Here researchers from the Università del Piemonte Orientale present current approaches aimed at improving mammalian cell factories that are based on the enhancement of translation. Among well-established techniques (codon optimization and improvement of mRNA secondary structure), they describe SINEUPs, a family of antisense long non-coding RNAs that are able to increase translation of partially overlapping protein-coding mRNAs. By exploiting their modular structure, SINEUP molecules can be designed to target virtually any mRNA of interest, and thus to increase the production of secreted proteins. Thus, synthetic SINEUPs represent a new versatile tool to improve the production of secreted proteins in biomanufacturing processes.

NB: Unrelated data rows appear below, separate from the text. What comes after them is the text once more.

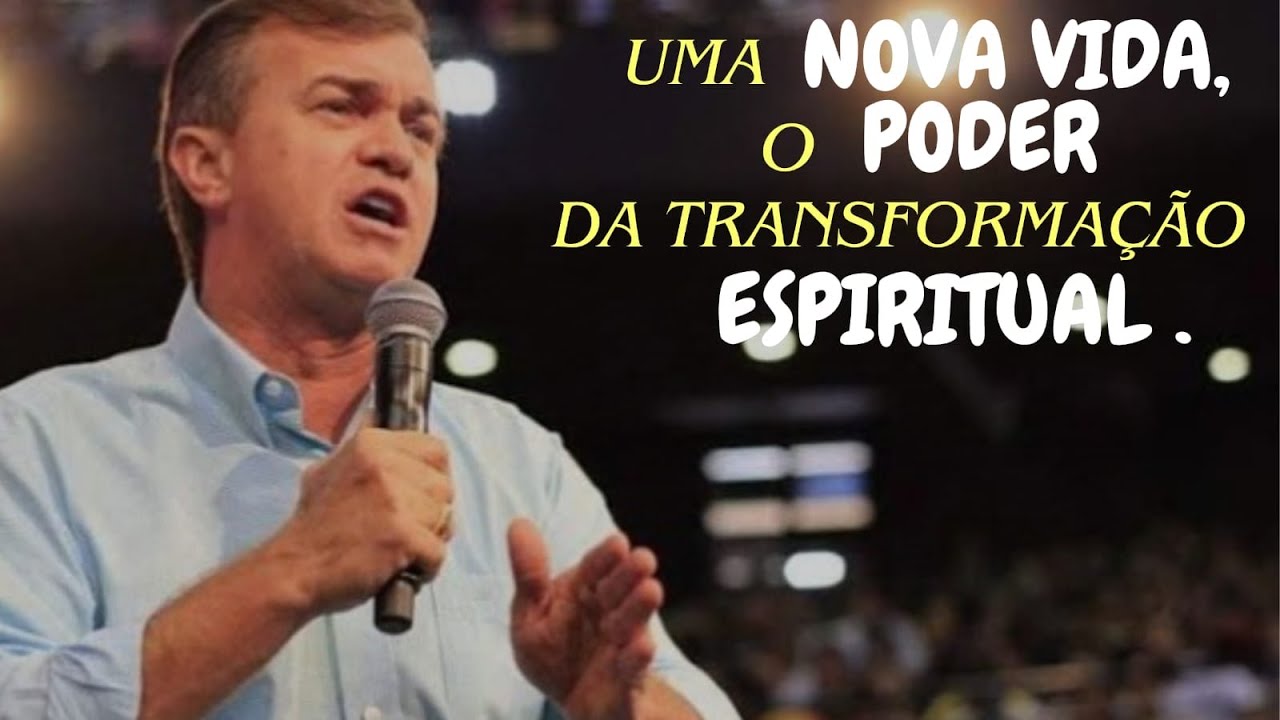 Uma nova vida, o poder da transformação espiritual | pregação Luiz Hermínio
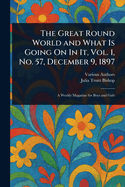 The Great Round World and What Is Going On In It, Vol. 1, No. 57, December 9, 1897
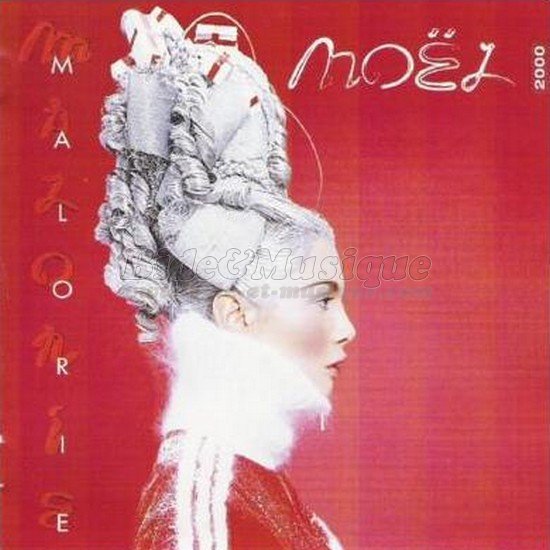 Malorie - C%27est la belle nuit de No%EBl sur B%26M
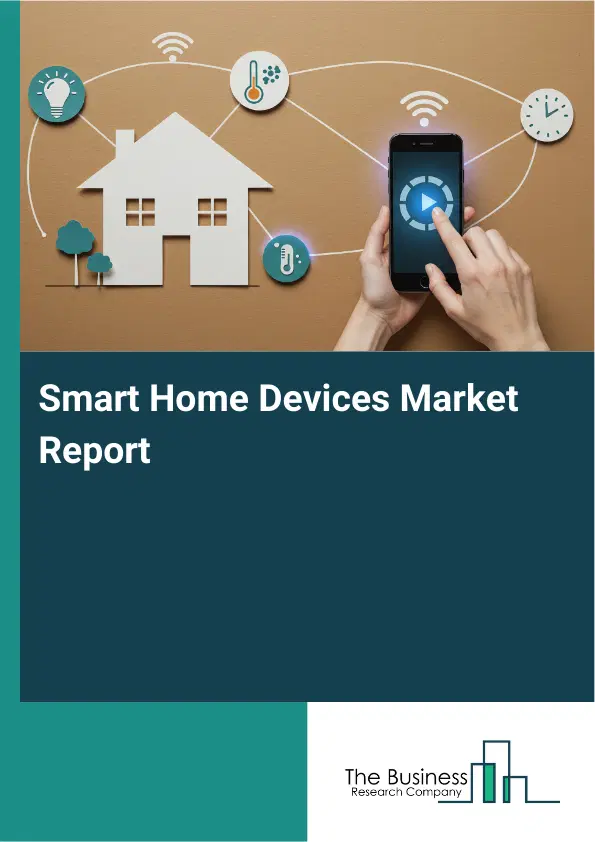 Global Smart Home Devices Market Report 2026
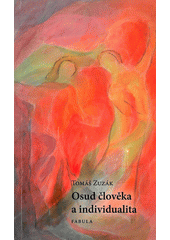 Osud člověka a individualita  Cover Image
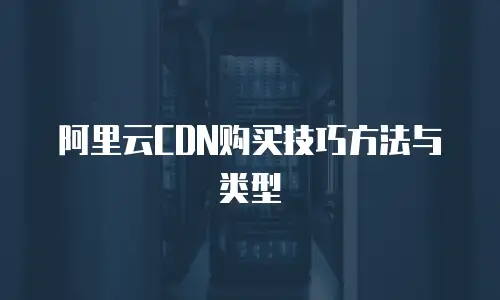 阿里云CDN购买技巧方法与类型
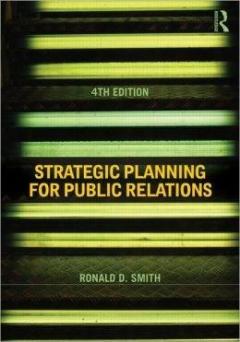 Strategic Planning for Public Relations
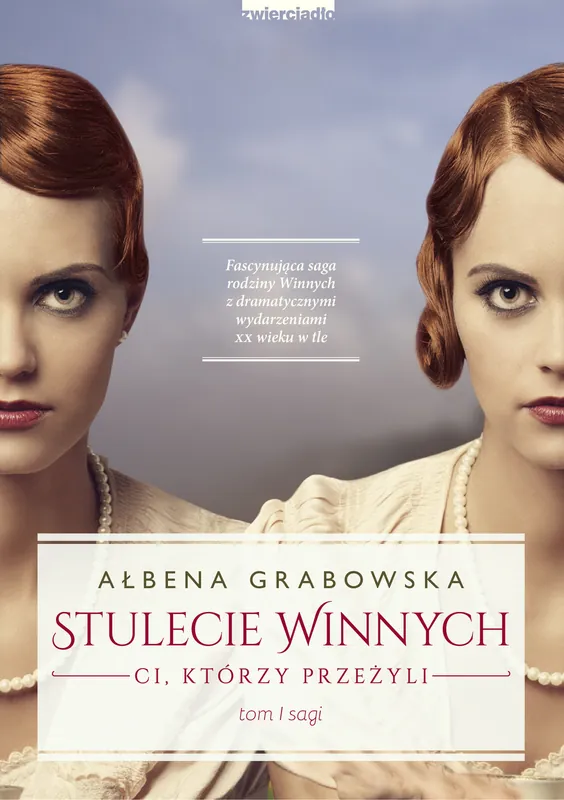 Darmowy zwrot Stulecie Winnych. Ci, którzy przeżyli Tom 1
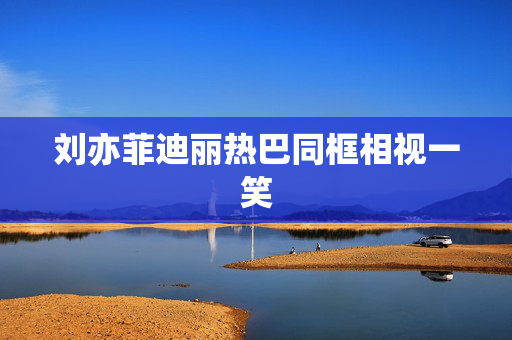 刘亦菲迪丽热巴同框相视一笑
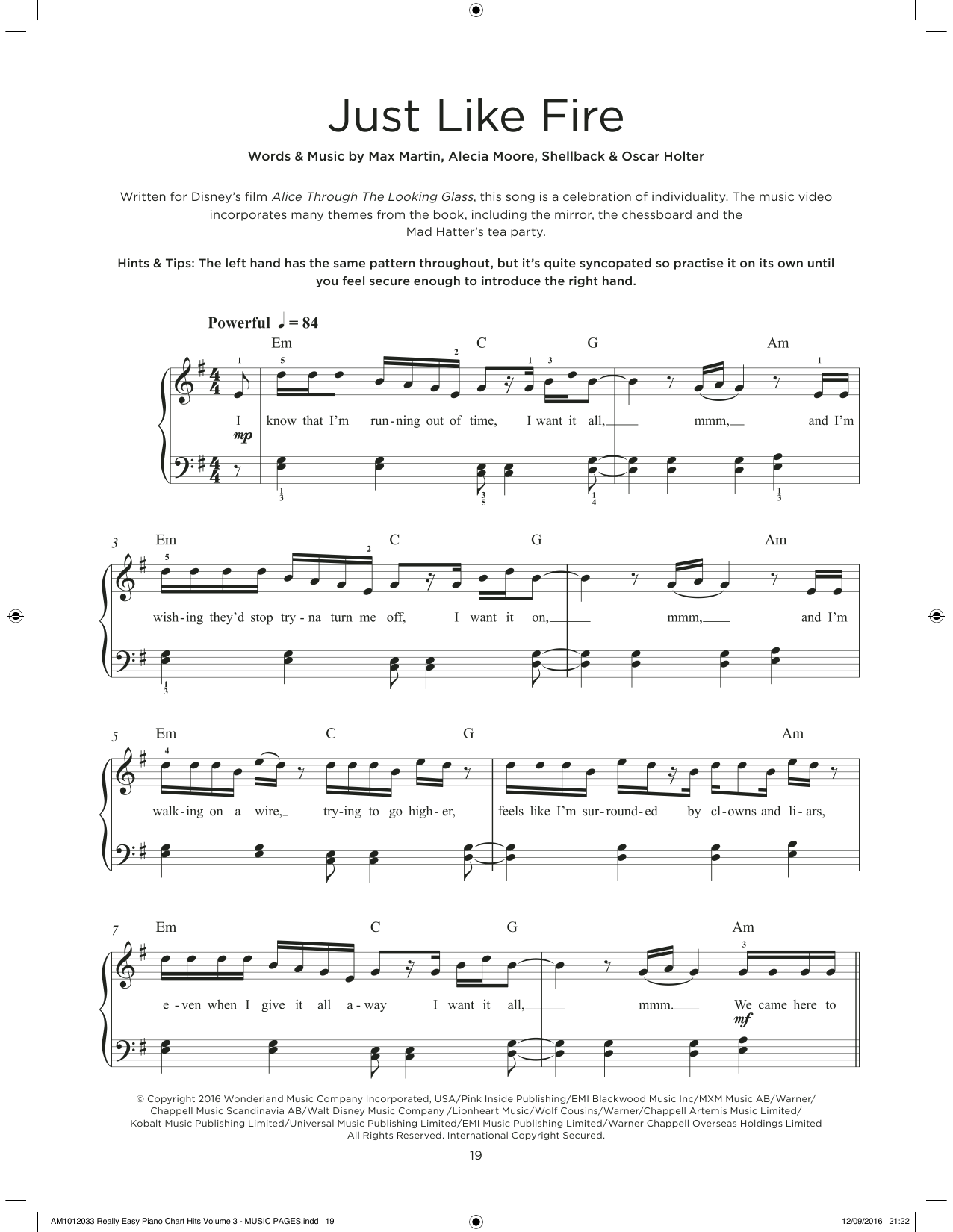 Download P!nk Just Like Fire (from Alice Through The Looking Glass) Sheet Music and learn how to play Really Easy Piano PDF digital score in minutes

SINEUP modular structure and principle of action
A) SINEUPs are antisense lncRNAs that activate translation. SINEUPs contain two functional domains: the Binding Domain (BD) provides target specificity; the Effector Domain (ED) provides activation of protein synthesis. 5′ to 3′ orientation and direction of transcription (arrows) of sense mRNA and antisense lncRNA molecules are indicated. B) SINEUP ruling effect is to enhance translation of partially overlapping sense protein-coding mRNAs without affecting the expression levels of the target mRNA.